Мы едва узнавали своих друзей. Это были Николай Эрдман и Михаил Вольпин — замечательные писатели и сценаристы и просто талантливые люди…
Николая Эрдмана я знал давно. Его «Мандат», поставленный в свое время Мейерхольдом, был очень популярной пьесой. «Самоубийцу» ставили в МХАТе, и, хоть работу не довели до конца, репетиции ее доставляли удовольствие. Эрдман — замечательный мастер интермедий. Это именно им были написаны интермедии к вахтанговским «Турандот» и «Мадемуазель Нитуш», в Музыкальном театре имени Станиславского и Немировича-Данченко по его либретто шел «Нищий студент».
Эрдман отличается необыкновенным качеством — он знает наизусть все свои пьесы.
Как странно было мне видеть теперь писателя, у которого не было ни ручки, ни карандаша, ни записной книжки — у него вообще в этот момент ничего, кроме его таланта, конечно, не было — только трусы Ливанова и мой синий халат — голый человек на голой земле.
Чувство юмора Эрдмана не покидало никогда.
«Я живу между двух Ба-а-арисов»,— любил говорить он в то время.

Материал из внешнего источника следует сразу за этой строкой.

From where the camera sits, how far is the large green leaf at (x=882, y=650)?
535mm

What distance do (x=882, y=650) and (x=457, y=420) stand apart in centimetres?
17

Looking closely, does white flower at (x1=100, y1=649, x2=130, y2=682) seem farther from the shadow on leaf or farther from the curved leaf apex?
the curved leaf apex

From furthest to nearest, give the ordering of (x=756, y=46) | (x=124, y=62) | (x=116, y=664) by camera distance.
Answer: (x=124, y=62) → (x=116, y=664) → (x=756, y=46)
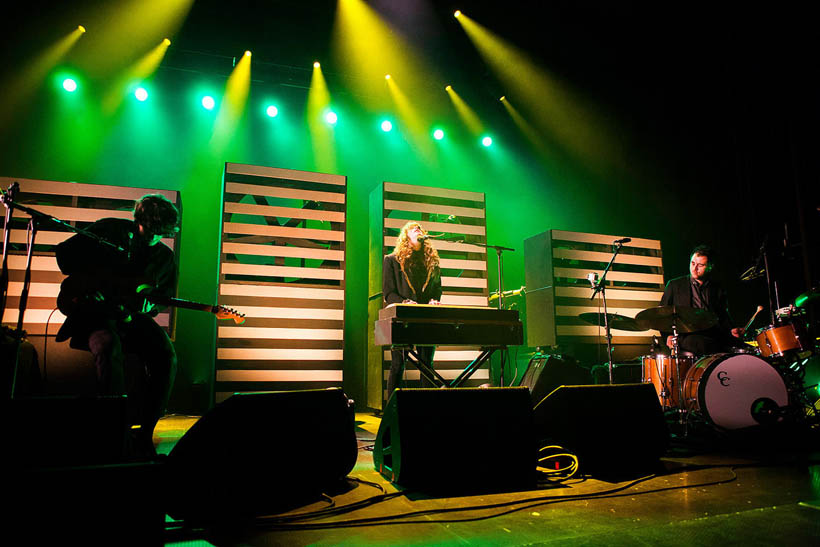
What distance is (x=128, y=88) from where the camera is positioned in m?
6.95

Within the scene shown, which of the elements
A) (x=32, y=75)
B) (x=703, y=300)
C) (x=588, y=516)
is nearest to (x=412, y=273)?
(x=703, y=300)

И, как ни странно, его заикание придавало особую прелесть философской интонации его юмора:
— Если бы я был ба-а-агатым человеком,— мечтательно и с хитринкой начинал он,— я на-а-нял бы себе льстецов, чтобы они без ка-а-анца твердили мне: ка-а-акой вы умный, ка-а-кой красивый, ка-а-акой талантливый.
К нам в Саратов они попали совсем случайно. Они выбирались из окружения и на маленькой, затерянной во мгле, промозглой станции, недалеко от Саратова, увидели запорошенный снегом ящик. Из-под снега пробивались буквы «МХАТ». Они стали с надеждой расспрашивать, и язык довел их до Саратова, до гостиницы «Европа», до нашей комнаты № 3.

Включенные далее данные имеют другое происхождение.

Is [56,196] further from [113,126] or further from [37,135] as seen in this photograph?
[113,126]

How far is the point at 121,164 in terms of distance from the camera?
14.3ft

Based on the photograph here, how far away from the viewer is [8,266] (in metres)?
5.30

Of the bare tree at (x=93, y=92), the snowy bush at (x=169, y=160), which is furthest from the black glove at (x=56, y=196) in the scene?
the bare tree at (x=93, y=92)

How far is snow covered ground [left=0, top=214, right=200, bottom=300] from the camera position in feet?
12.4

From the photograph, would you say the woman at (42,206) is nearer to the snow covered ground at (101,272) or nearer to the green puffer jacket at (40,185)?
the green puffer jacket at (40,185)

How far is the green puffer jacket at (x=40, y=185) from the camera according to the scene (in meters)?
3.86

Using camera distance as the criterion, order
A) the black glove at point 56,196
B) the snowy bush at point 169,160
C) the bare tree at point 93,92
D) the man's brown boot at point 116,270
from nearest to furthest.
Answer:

Мы сейчас же принялись за их устройство. Эрдману сбили из чурбаков и досок топчан и поставили в нашем номере. Больше в нем установить уже ничего было нельзя, и Вольпина поместили в другом месте. Мы их вымыли, переодели и уложили спать.
Через несколько дней у Эрдмана началась гангрена ноги. Мы умолили прийти к нему лучшего хирурга Саратова профессора Миротворцева, и он спас Эрдману ногу.
С этого памятного вечера зажили мы втроем в далеко не трехместном номере саратовской гостиницы «Европа».
Однажды Эрдман прочитал нам наизусть свою новую трехактную комедию, написанную пока еще только в голове — очень неожиданную и смешную и, как всегда, оригинально придуманную.
Мы были в восторге. Рассказали о ней в театре, и театр заключил с Эрдманом договор. Но… к великому сожалению, даже в наше время случается еще такое — тема пьесы была у него украдена. Пьеса, написанная на эту тему, прошла по многим театрам нашей страны. Видимо, в ней имелись свои достоинства, но по сравнению с тем, что «читал» нам Эрдман, — она была гораздо хуже.
Дальше судьба наших друзей наладилась, горизонты их жизни прояснились. Они получили прекрасные предложения и поехали в Москву. Долгое время они возглавляли и вели все литературные дела ансамбля песни и пляски НКВД. В дальнейшем Вольпин и Эрдман стали авторами кино. Кто не знает теперь фильмов «Смелые люди», «Актриса» и многих других, поставленных по их сценариям.
Мне полюбился Николай Эрдман, полюбился за то, что даже в самые тяжелые минуты, которых у него в жизни было предостаточно, он заражал энергией, если можно так сказать, неунывания. От него исходил заразительный интерес к жизни. Для меня всегда часы, проведенные с ним,— самые увлекательные, а дружба, рожденная в трудное время,— самая крепкая.